### WHAT YOU NEED TO DO:
Copy out the passage on the Pathy Foundation Fellowship word for word, everything from "The first to" down to "yearlong Fellowship journey.".

### DOCUMENT EXCERPT:

▬▬▬

Thirteen young leaders from across Canada recently completed the first of five key components of the Pathy Foundation Fellowship.

The Fellowship is an intensive 12-month opportunity for graduating students from five partner universities – Bishop’s University, McGill University, University of Ottawa, Queen’s University, and StFX University – who have an existing meaningful connection with a community anywhere in the world and an innovative initiative idea to strengthen that community.

Foundations for Community Change (FCC) is a participatory and experiential learning component of the Fellowship, in which Fellows are introduced to tools, principles, practices, and philosophies of Coady Institute’s approach to development, leadership, participatory planning, facilitation, project and financial management, and adult learning. Fellows undergo a self-assessment and analysis of leadership styles and interactions with others, while being introduced to the supportive structures of their Fellowship year, such as personal coaching sessions.

This Fellowship component creates the foundation for Fellows to explore their personal and professional development goals, begin community project planning, and establish rich, dynamic bonds of support within their cohort of peers.

The first to complete the FCC module in a new and interactive online format, the 2021-22 cohort is looking forward to meeting and learning in person before the end of their yearlong Fellowship journey.

▬▬▬

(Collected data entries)
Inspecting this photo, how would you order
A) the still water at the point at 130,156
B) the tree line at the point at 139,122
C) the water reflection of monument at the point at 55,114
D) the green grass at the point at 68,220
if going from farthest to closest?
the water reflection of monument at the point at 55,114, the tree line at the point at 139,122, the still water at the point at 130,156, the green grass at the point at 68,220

▬▬▬

### REPLY:
The first to complete the FCC module in a new and interactive online format, the 2021-22 cohort is looking forward to meeting and learning in person before the end of their yearlong Fellowship journey.